───── Given records

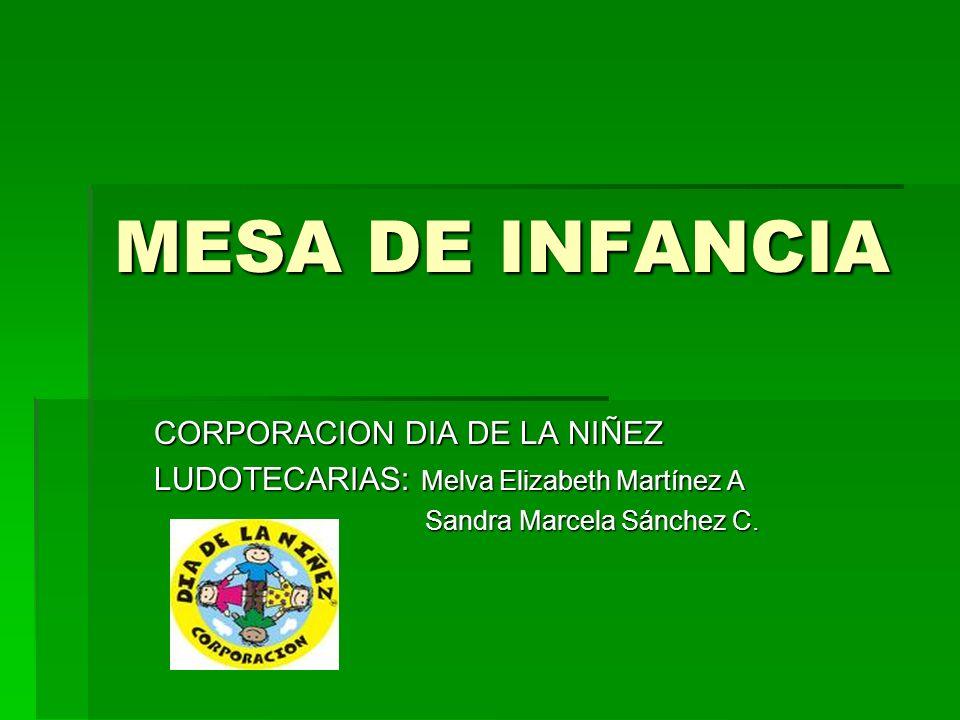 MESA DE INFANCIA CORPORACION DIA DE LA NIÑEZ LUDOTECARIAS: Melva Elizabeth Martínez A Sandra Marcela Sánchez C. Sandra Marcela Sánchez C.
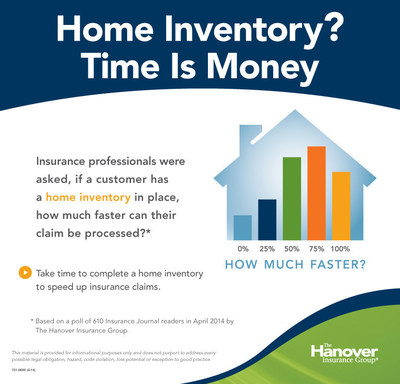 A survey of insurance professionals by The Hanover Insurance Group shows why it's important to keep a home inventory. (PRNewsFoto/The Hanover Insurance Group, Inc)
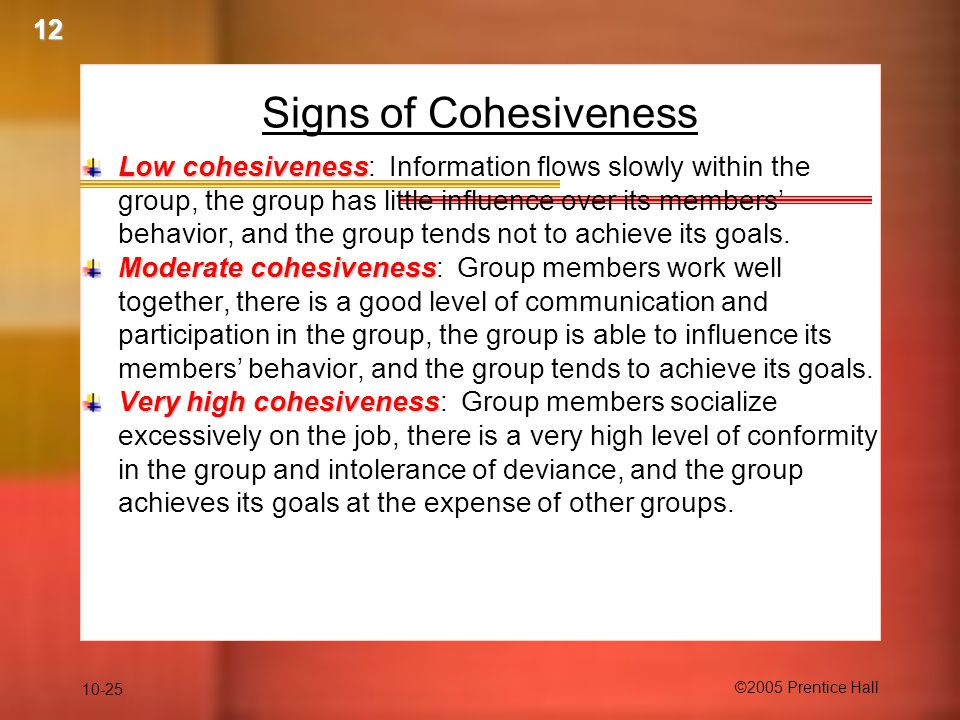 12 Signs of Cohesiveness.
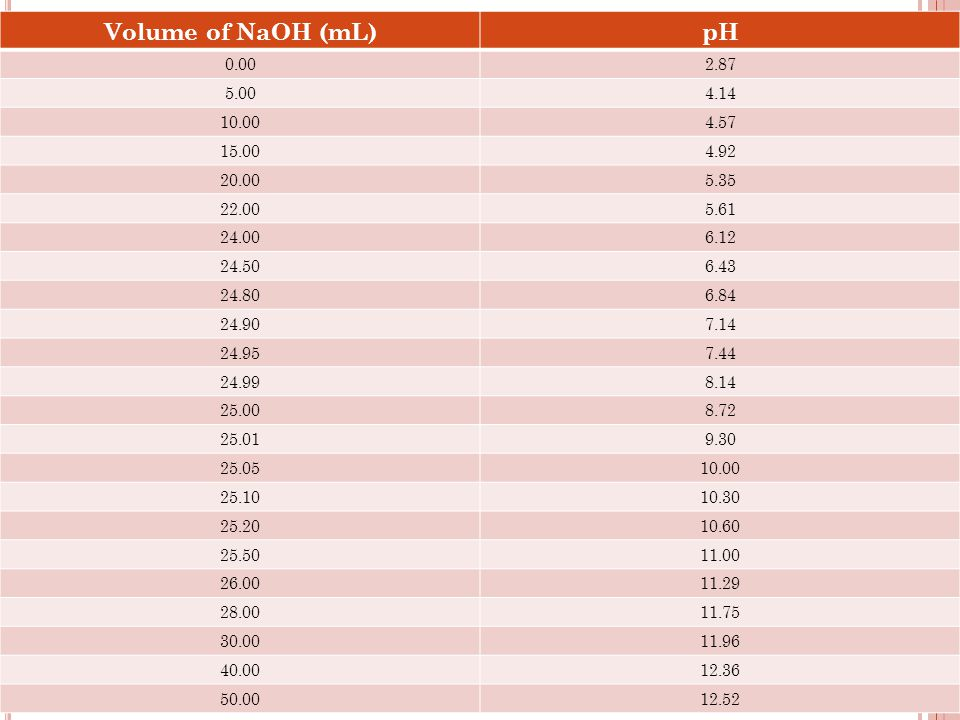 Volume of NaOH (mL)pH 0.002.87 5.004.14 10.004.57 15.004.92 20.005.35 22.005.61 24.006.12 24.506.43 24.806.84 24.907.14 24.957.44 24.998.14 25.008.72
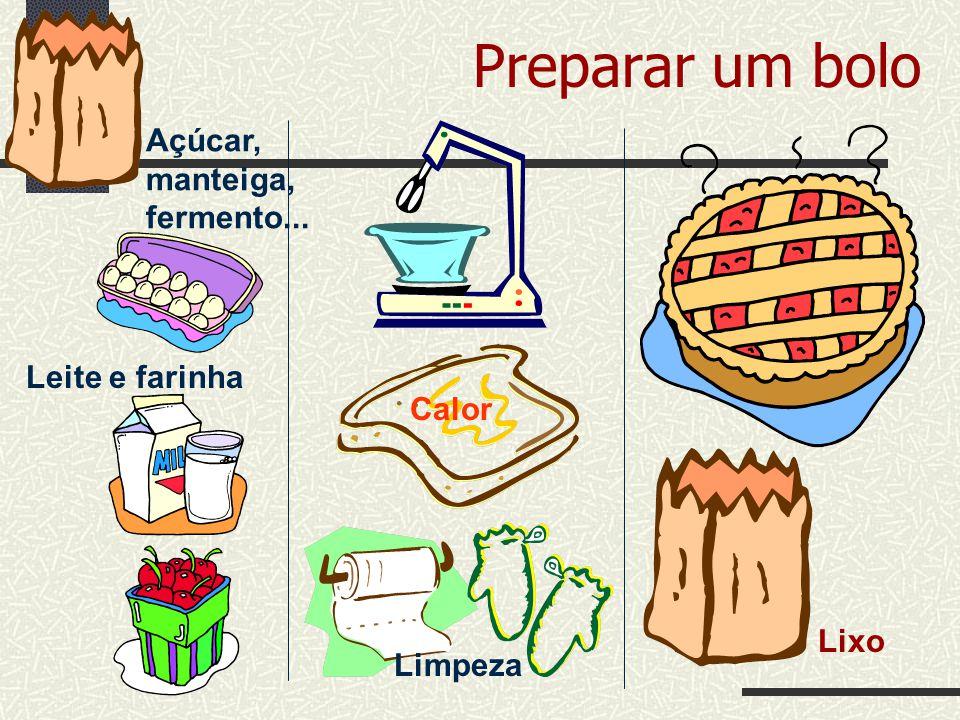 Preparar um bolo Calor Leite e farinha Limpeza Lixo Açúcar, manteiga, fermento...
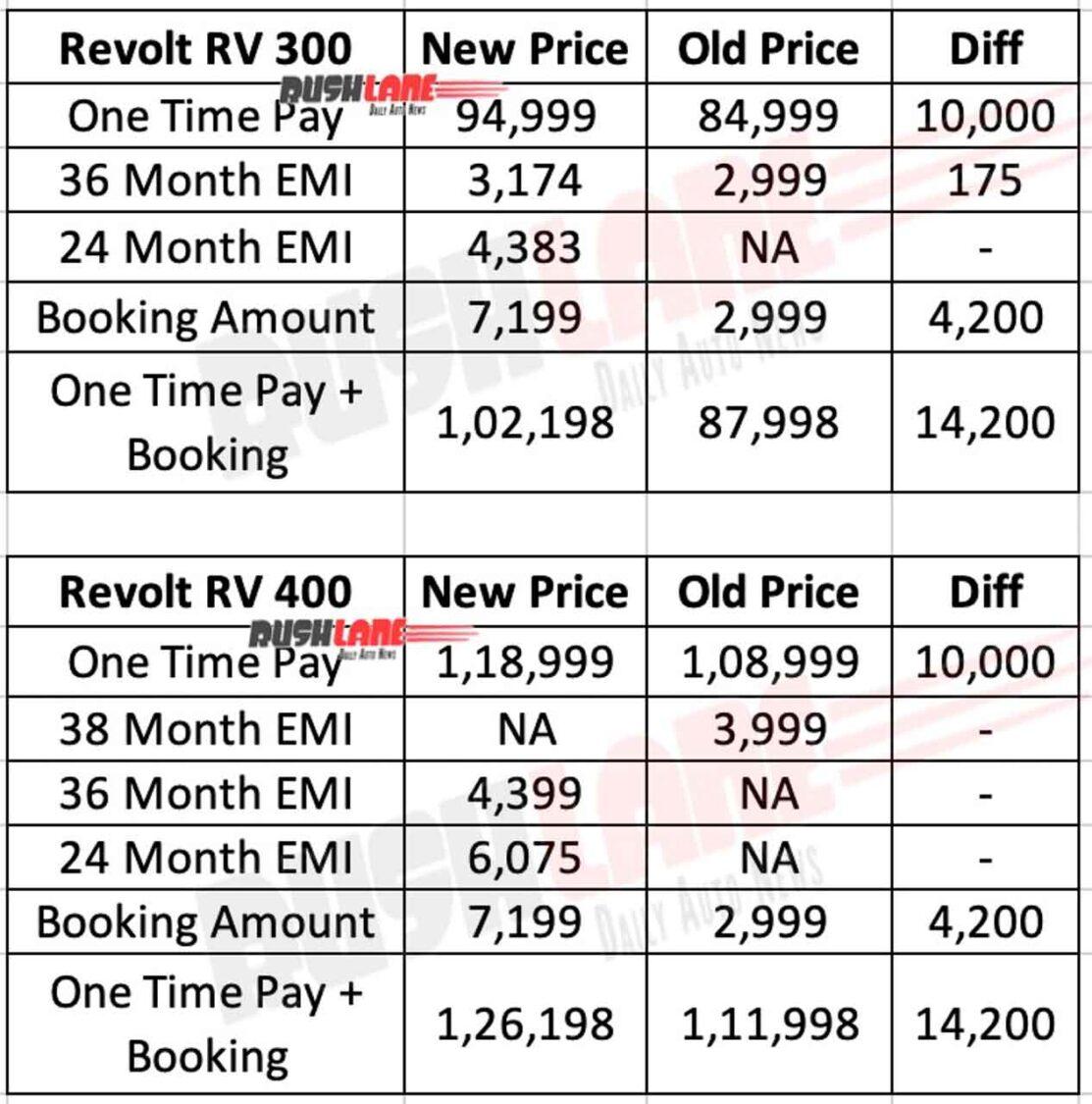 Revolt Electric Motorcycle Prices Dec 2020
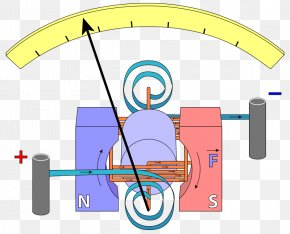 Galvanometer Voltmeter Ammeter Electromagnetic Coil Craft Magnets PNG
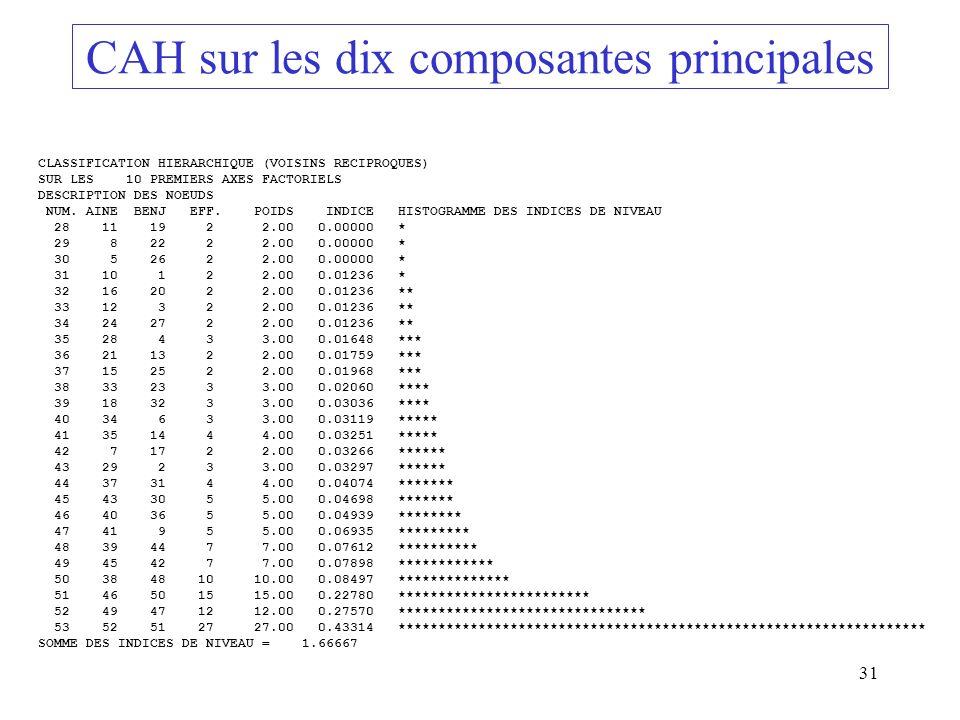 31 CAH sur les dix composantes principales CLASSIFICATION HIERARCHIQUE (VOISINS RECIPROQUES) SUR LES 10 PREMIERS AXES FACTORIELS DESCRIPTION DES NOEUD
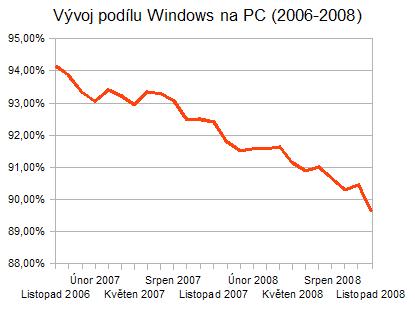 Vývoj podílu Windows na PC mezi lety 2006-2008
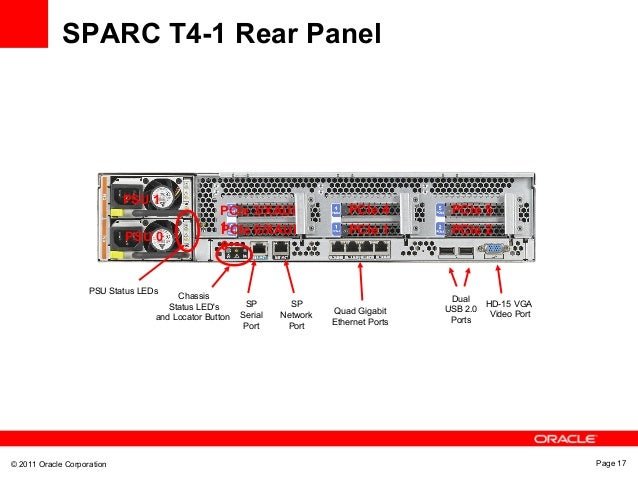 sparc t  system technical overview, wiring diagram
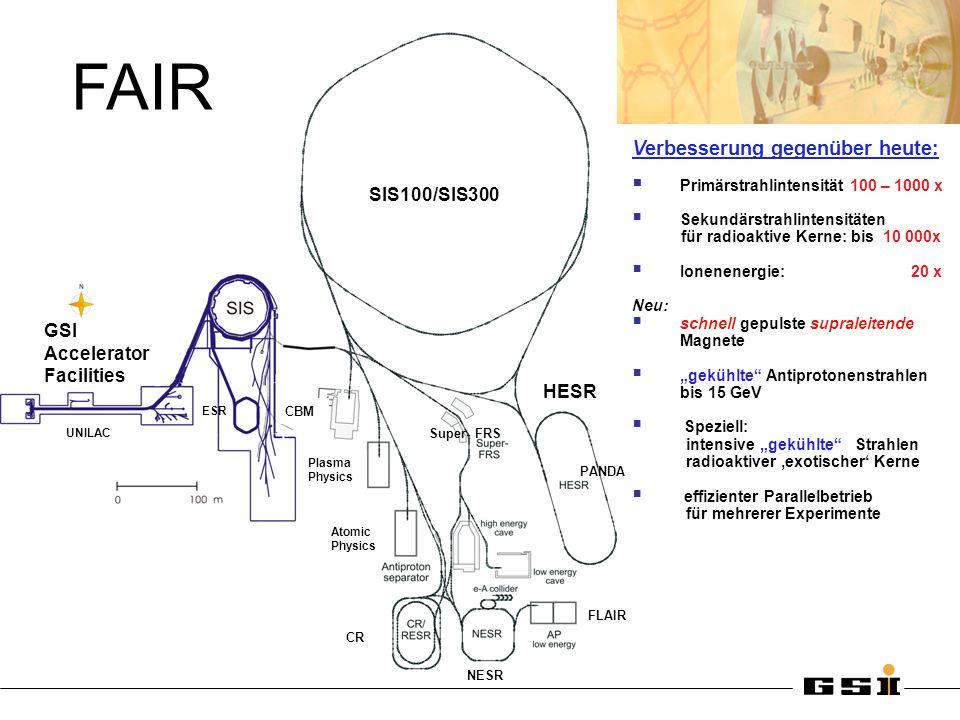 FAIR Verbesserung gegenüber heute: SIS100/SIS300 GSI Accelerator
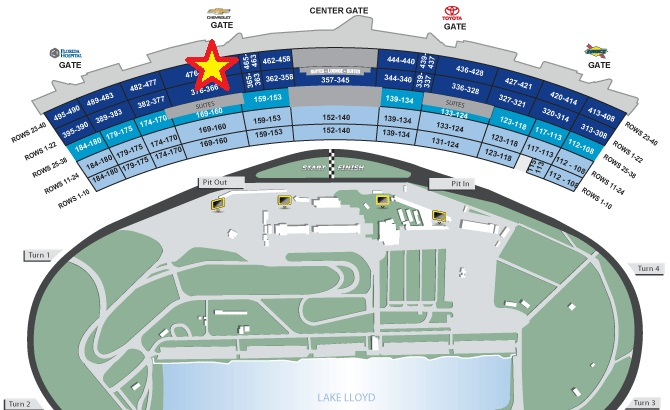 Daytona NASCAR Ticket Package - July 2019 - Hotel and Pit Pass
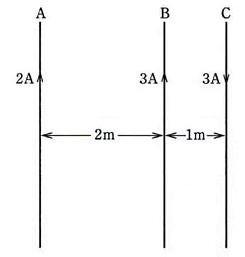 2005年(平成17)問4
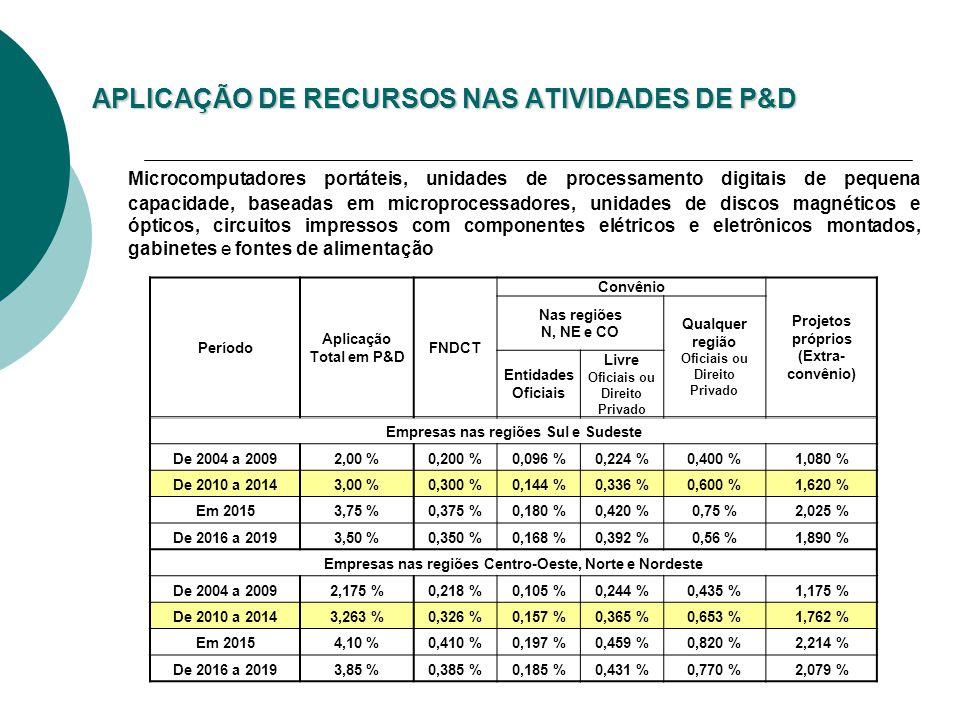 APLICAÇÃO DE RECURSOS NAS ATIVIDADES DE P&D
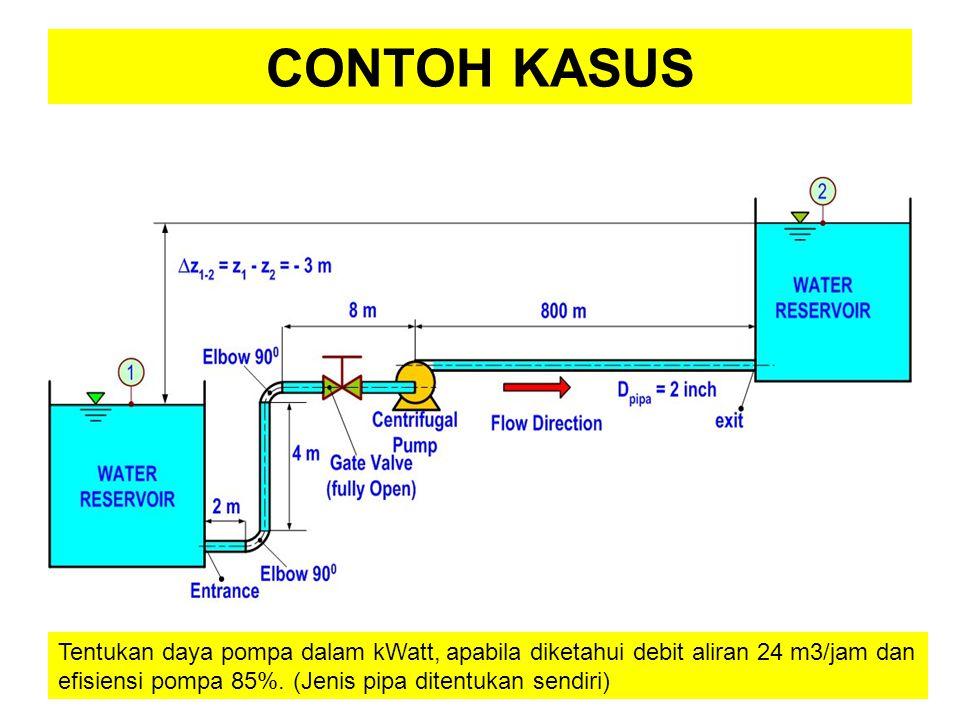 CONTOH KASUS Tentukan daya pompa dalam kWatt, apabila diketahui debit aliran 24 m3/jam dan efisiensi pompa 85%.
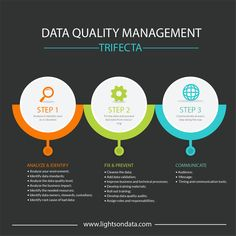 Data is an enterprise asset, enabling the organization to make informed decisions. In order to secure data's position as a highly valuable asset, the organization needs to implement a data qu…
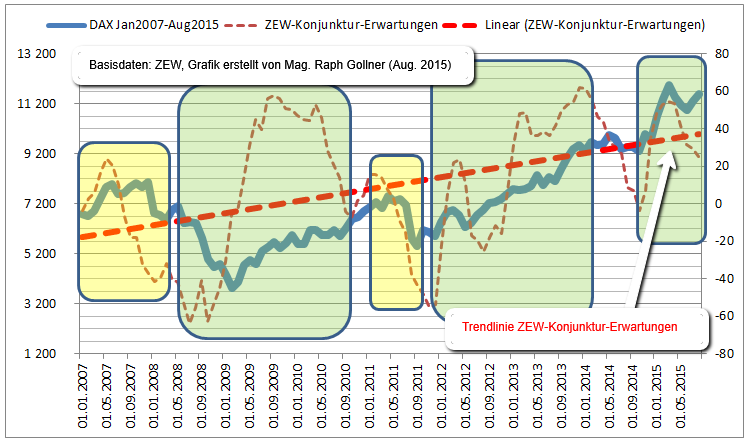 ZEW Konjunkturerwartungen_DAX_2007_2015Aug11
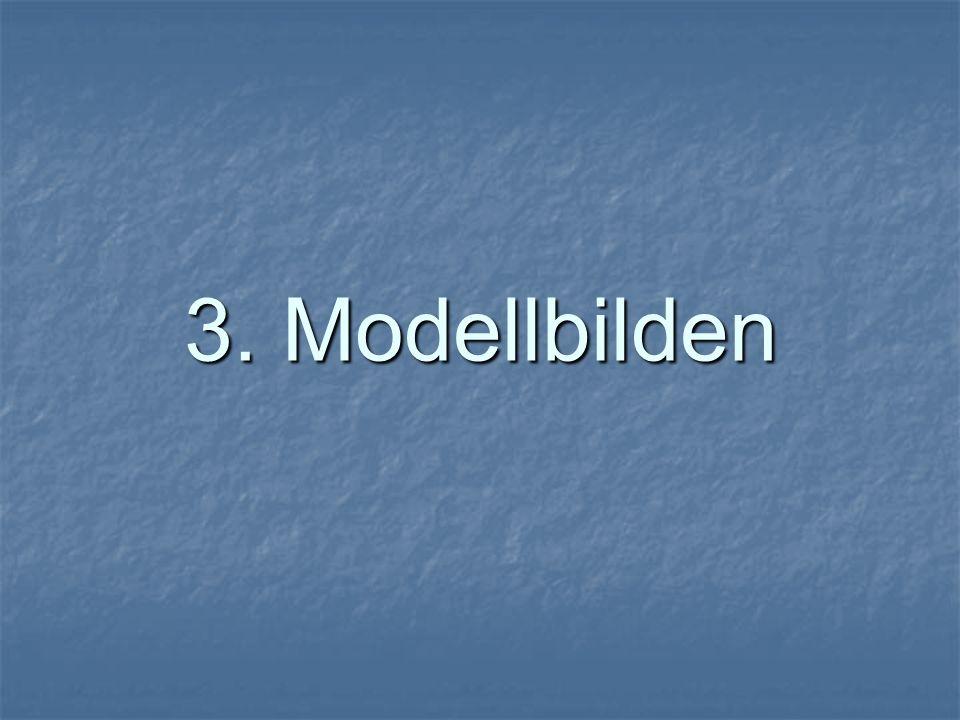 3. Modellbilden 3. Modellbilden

──────────

Exercise instructions >> All lines from the one containing "Data is an enterprise" through the end of the entries above must be given again exactly, with every picture omitted.

Output of the exercise >>
 Data is an enterprise asset, enabling the organization to make informed decisions. In order to secure data's position as a highly valuable asset, the organization needs to implement a data qu…
 ZEW Konjunkturerwartungen_DAX_2007_2015Aug11
 3. Modellbilden 3. Modellbilden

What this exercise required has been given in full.